We were already near running water—so I made my trap close by, building my snare with hands that I refused to let shake.
I placed the cloak—mostly new, rich, lovely—in the center of my snare. And I waited.
An hour. Two.
I was about to start bargaining with the Cauldron, with the Mother, when a creeping, familiar silence fell over the wood.
Rippling toward me, the birds stopped chirping, the wind stopped sighing in the pines.
And when a crack sounded through the forest, followed by a screech that hollowed out my ears, I nocked an arrow into my bow and set off to see the Suriel.
It was as horrific as I remembered:
Tattered robes barely concealing a body made of not skin, but what looked to be solid, worn bone. Its lipless mouth held too-large teeth, and its fingers—long, spindly—clicked against each other while it weighed the fine cloak I’d laid in the center of my snare, as if the cloth had been blown in on a wind.
“Feyre Cursebreaker,” it said, turning toward me, in a voice that was both one and many.
I lowered my bow. “I have need of you.”
Time—I was running out of time. I could feel it, that urgency begging me to hurry through the bond.
“What fascinating changes a year has wrought on you—on the world,” it said.
A year. Yes, it had been over a year now since I’d first crossed the wall.
“I have questions,” I said.
It smiled, each of those stained, too-large brown teeth visible. “You have two questions.”
An answer and an order.
I didn’t waste time; not with Rhys, not when this wood might be full of enemies hunting for us.
“What poison was used on those arrows?”
“Bloodbane,” it said.
I didn’t know that poison—had never heard of it.
“Where do I find the cure?”
The Suriel clicked its bone fingers against each other, as if the answer lay inside the sound. “In the forest.”
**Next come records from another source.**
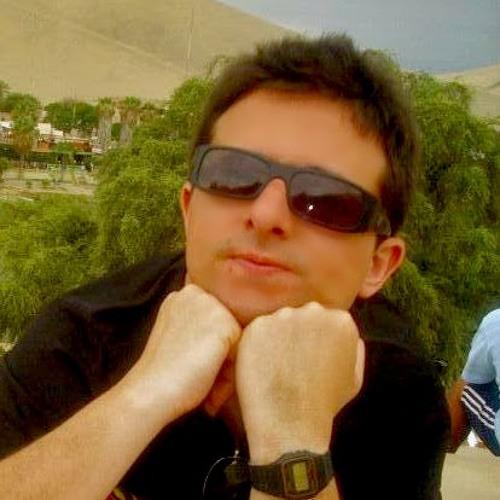 Jose Milán 2's avatar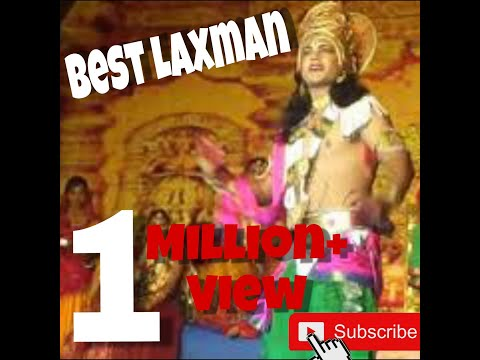 Best Laxman Paschim Vihar Ramlila 2012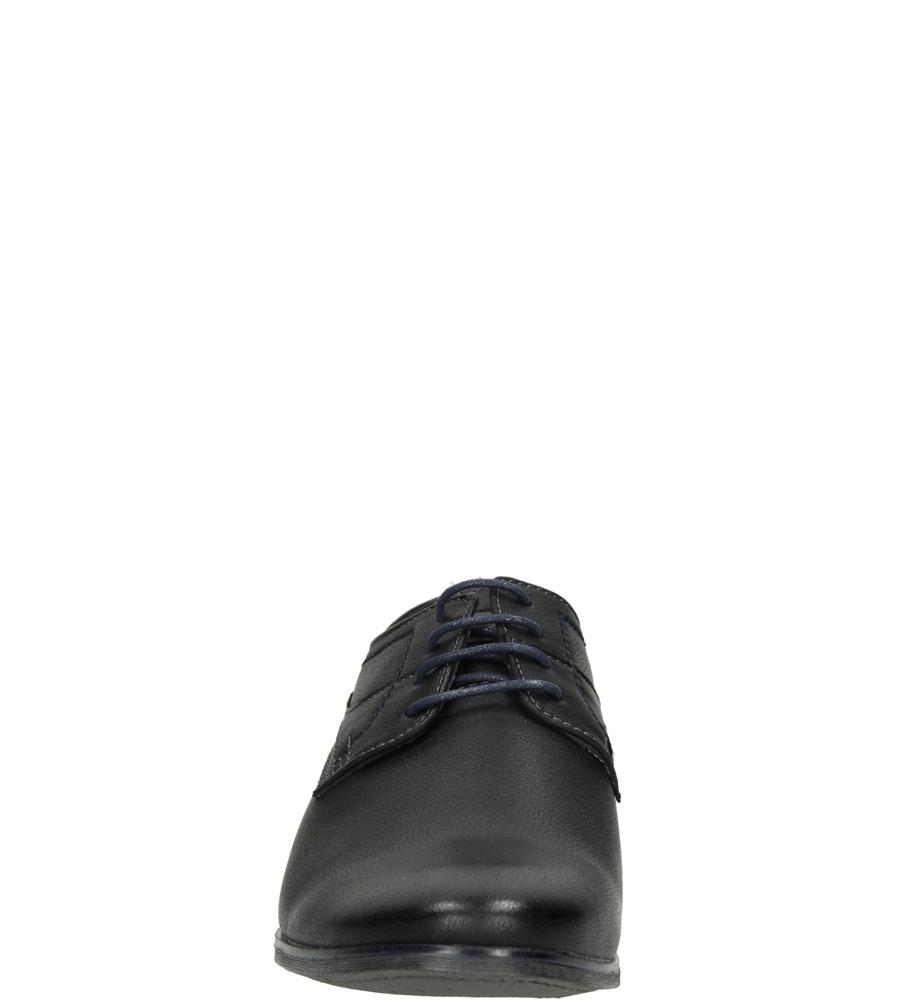 Męskie PÓŁBUTY CASU MXC315 czarny;niebieski;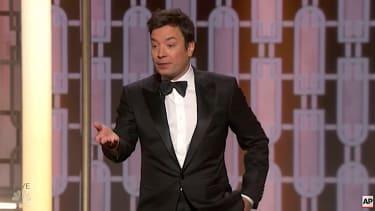 Jimmy Fallon cracks jokes at Golden Globes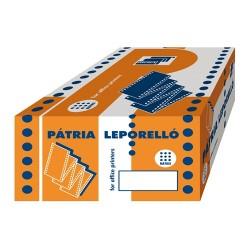 Leporelló PATRIA 240x12 coll 2 példányos 6 collonként perforált 1000 garn./doboz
I hissed, my brows flattening. “Please—please don’t be cryptic. What is the cure?”
The Suriel cocked its head, the bone gleaming in the light. “Your blood. Give him your blood, Cursebreaker. It is rich with the healing gift of the High Lord of the Dawn. It shall spare him from the bloodbane’s wrath.”
“That’s it?” I pushed. “How much blood?”
“A few mouthfuls will do.” A hollow, dry wind—not at all like the misty, cold veils that usually drifted past—brushed my face. “I helped you before. I have helped you now. And you will free me before I lose my patience, Cursebreaker.”
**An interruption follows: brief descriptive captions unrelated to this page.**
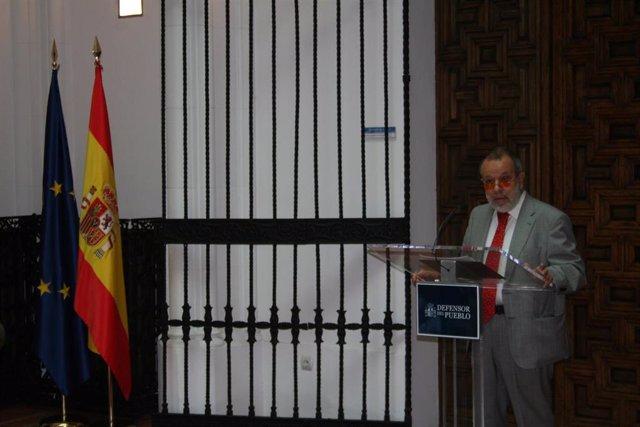 El Defensor del Pueblo, Francisco Fernández Marugán, en una imagen de archivo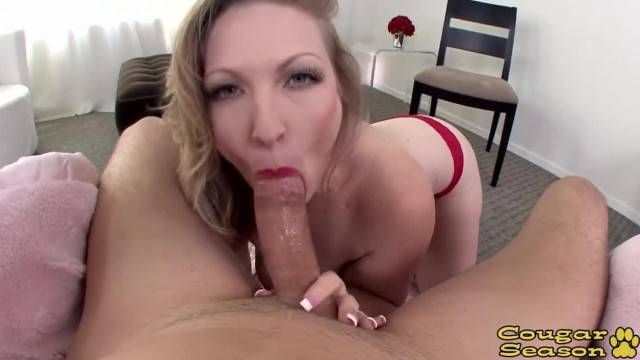 Thick Busty Blonde MILF Vicky Vixen Deepthroating a Big Cock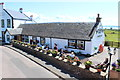 NS0956 : Kingarth Hotel, Isle of Bute by Billy McCrorie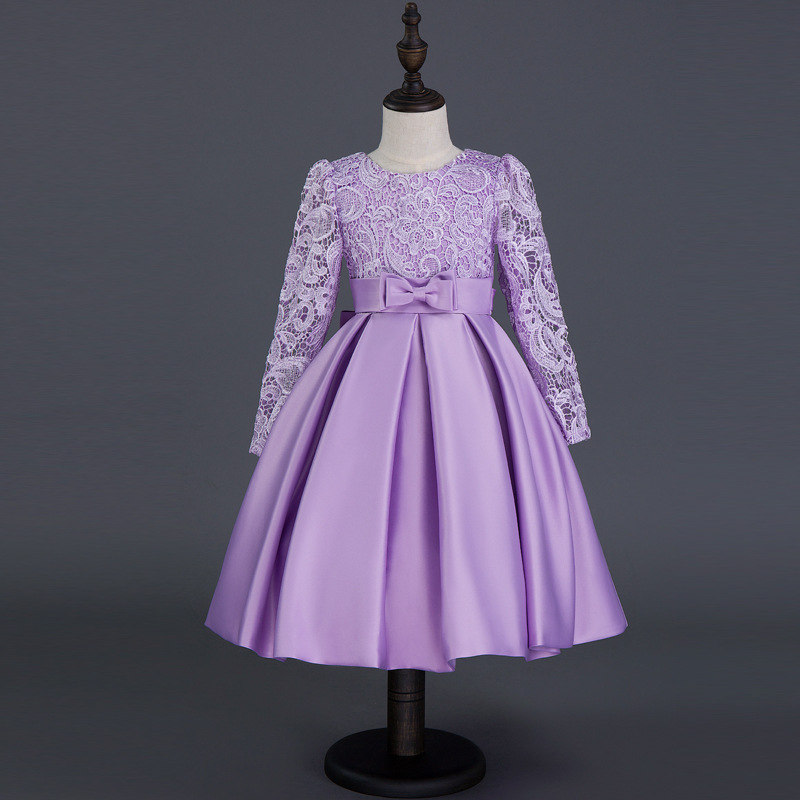 Girls Europe The United States Children Princess Long Sleeved Purple Lace Flower Dress Female Costume Kids Clothing Bow Purple<br>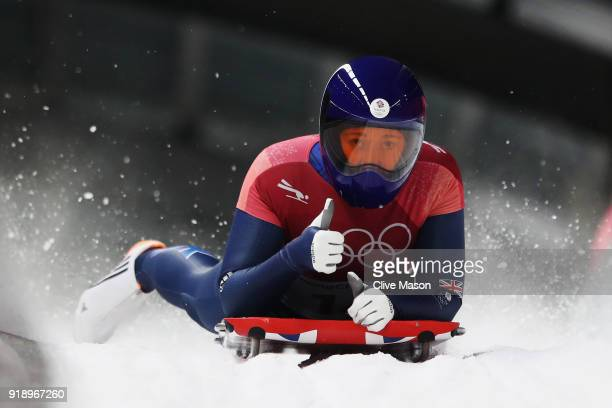 Lizzy Yarnold of Great Britain reacts after sliding during the Women's Skeleton heat two at Olympic Sliding Centre on February 16 2018 in...
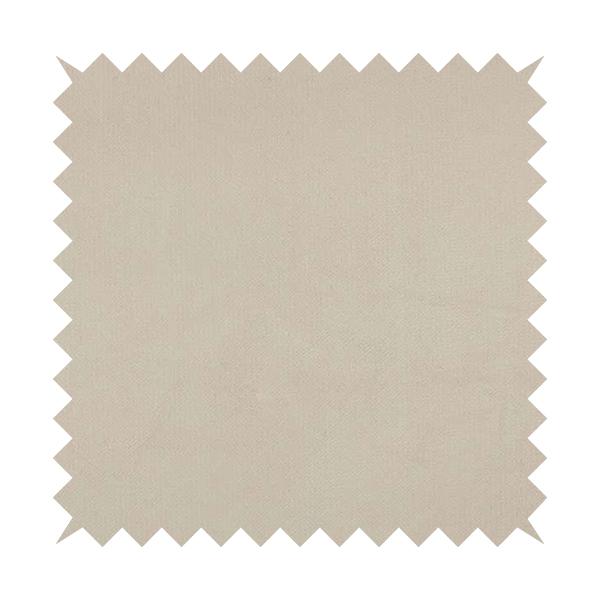 Oscar Deep Pile Plain Chenille Velvet Material White Colour Upholstery Fabric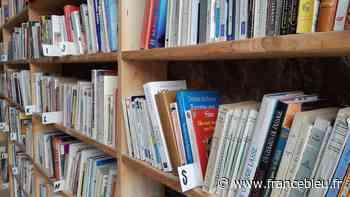 Une nouvelle histoire à écrire à Vitrolles : la ville cherche un libraire - France Bleu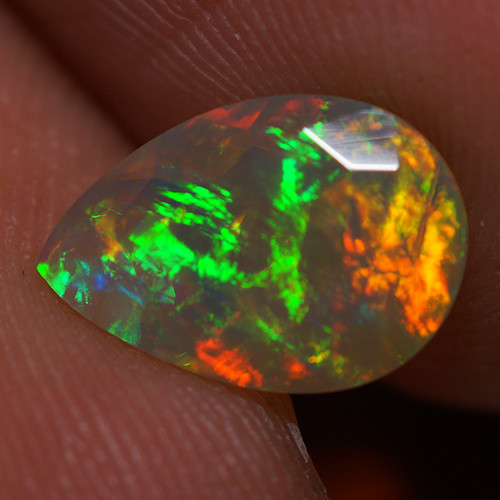 1.25 CT 10X7MM Good Quality Faceted Cut Ethiopian Opal-EBF380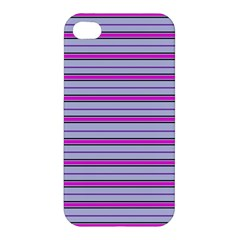 Color Line 4 Apple Iphone 4/4s Hardshell Case by jumpercat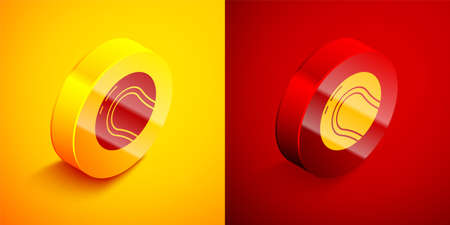 Isometric Baseball ball icon isolated on orange and red background. Circle button. Vector Illustration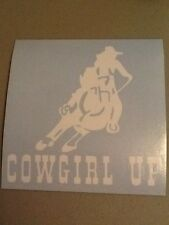 Cowgirl Up Horse Vinyl Die Cut Decal, window,car,truck,trailer,rodeo,funny,iPad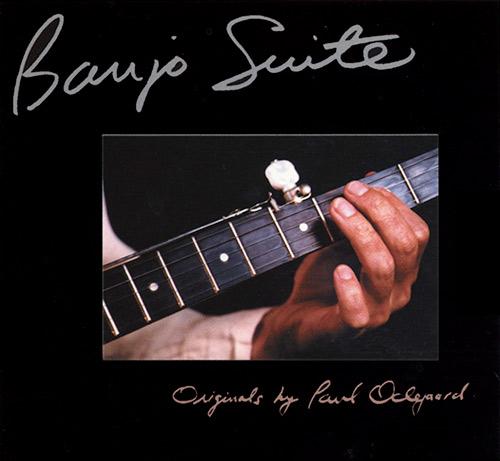 Banjo_Suite_500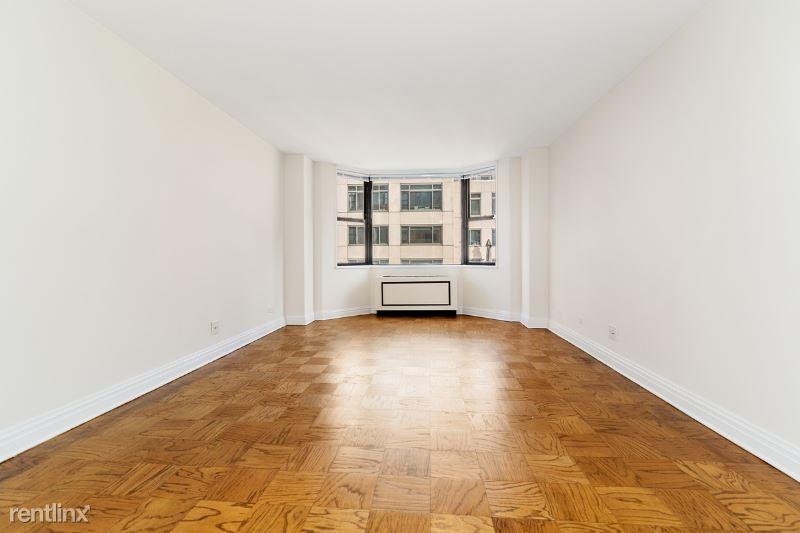 400 E 71st St, New York NY 7N, New York, NY - $2,950 USD/ month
Some primal, lingering human part of me trembled as I took in the snare around its legs, pinning it to the ground. Perhaps this time, the Suriel had let itself be caught. And knew how to free itself—had learned it the moment I’d spared it from the naga.
A test—of honor. And a favor. For the arrow I’d shot to save it last year.
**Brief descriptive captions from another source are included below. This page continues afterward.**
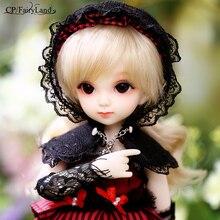 Fairyland cuerpo de muñeca articulada para niñas y niños, juguete regalo cumpleaños, 1/6 Littlefee Sarang BJD YOSD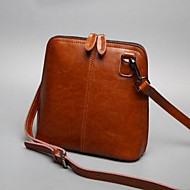 Damen Taschen Ganzjährig Kuhfell Umhängetasche mit für Normal Schwarz Rote Braun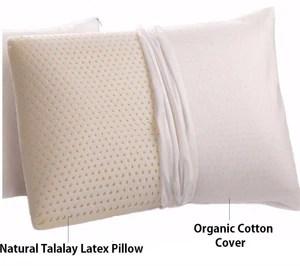 talalay latex pillow ensley fairfield
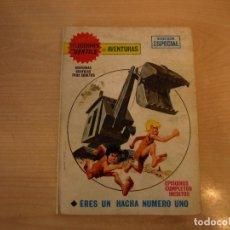 Cómics: SELECCIONES VERTICE - NÚMERO 75 - FORMATO TACO - VERTICE - BUEN ESTADO. Lote 189699305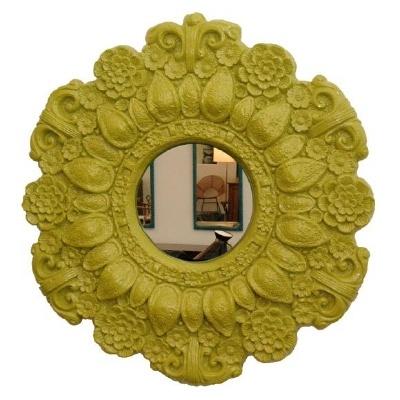 зеркала (16) (400x400, 59Kb)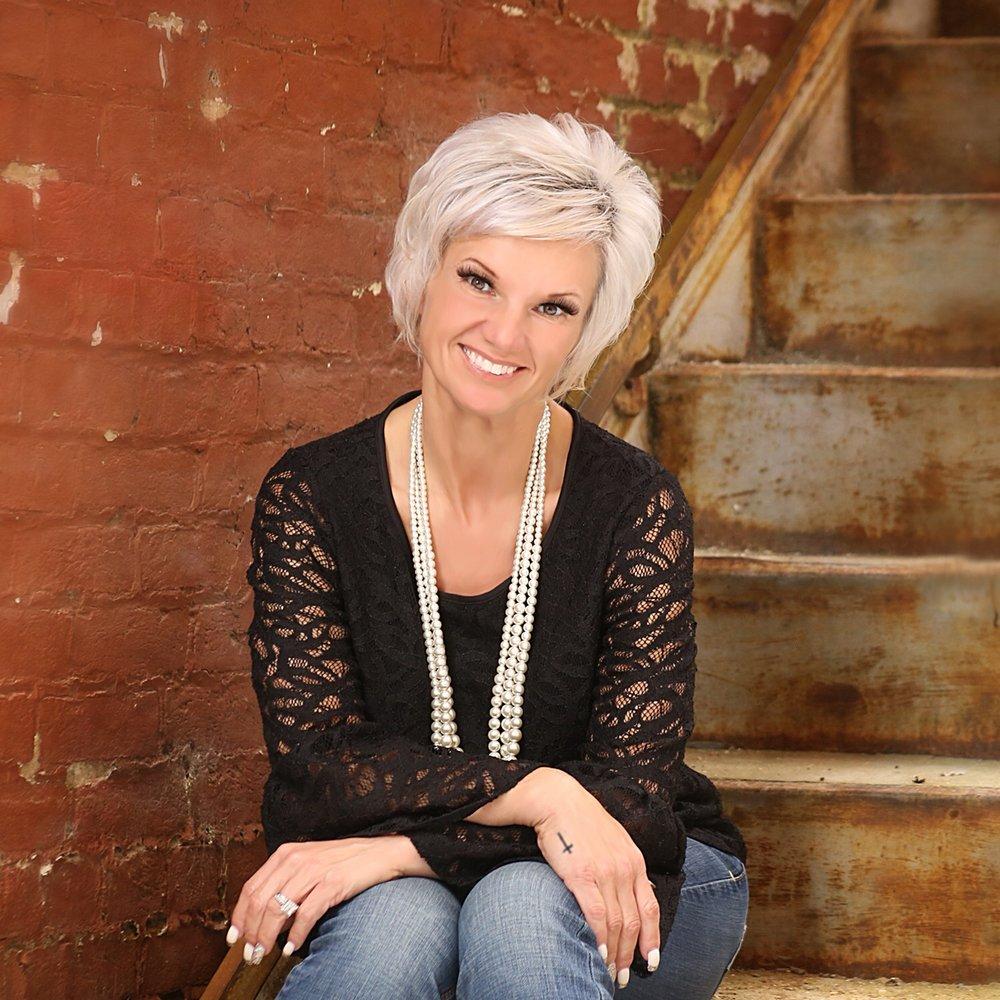Cheryl Rogers-RE/MAX Right Way: 8370 Hwy 51 N, Millington, TN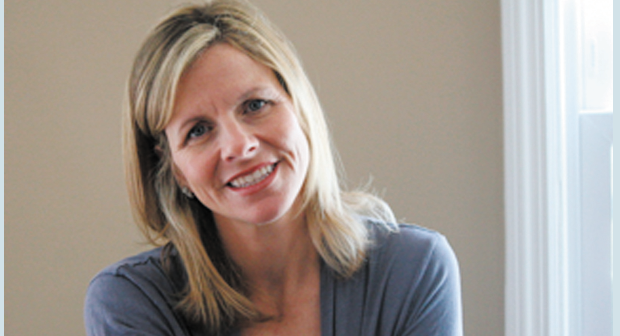 Natural Awakenings Publisher Kelly Martinsen Partners with the Publishers of Chicken Soup for the Soul for charity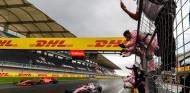 Ferrari se apunta a la lucha por el tercer puesto, ¿quién ganará? - SoyMotor.com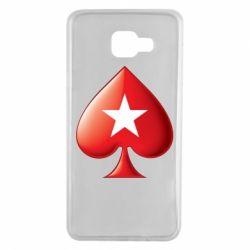 Чохол для Samsung A7 2016 Poker Stars 3D Logo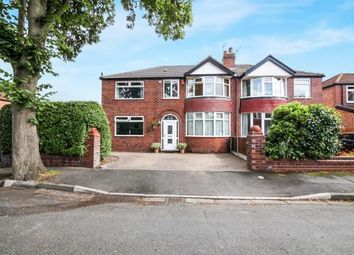 Thumbnail 4 bed semi-detached house for sale in Pulford Road, Sale, Manchester, Greater Manchester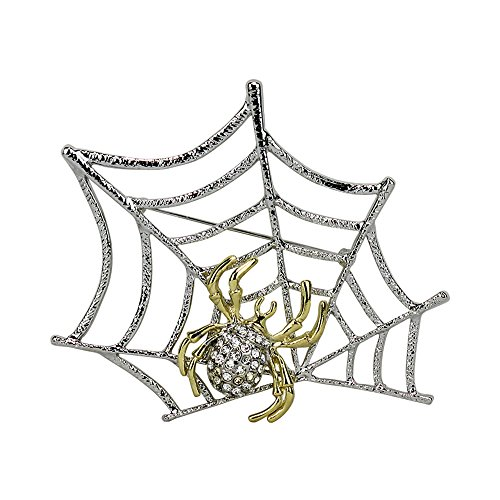 Spider on Web Pin Brooch Bejeweled Gold and Silver Two Tone Large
But I nocked an ash arrow into my bow, cringing at the sheen of poison coating it. “Thank you for your help,” I said, bracing myself for flight should it charge at me.
The Suriel’s stained teeth clacked against each other. “If you wish to speed your mate’s healing, in addition to your blood, a pink-flowered weed sprouts by the river. Make him chew it.”
I fired my arrow at the snare before I finished hearing its words.
The trap sprang free. And the word clicked through me.
Mate.
“What did you say?”
The Suriel rose to its full height, towering over me even from across the clearing. I had not realized that despite the bone, it was muscled— powerful.
“If you wish to … ” The Suriel paused, and grinned, showing nearly all of those brown, thick teeth. “You did not know, then.”
“Say it,” I gritted out.
“The High Lord of the Night Court is your mate.”
I wasn’t entirely sure I was breathing.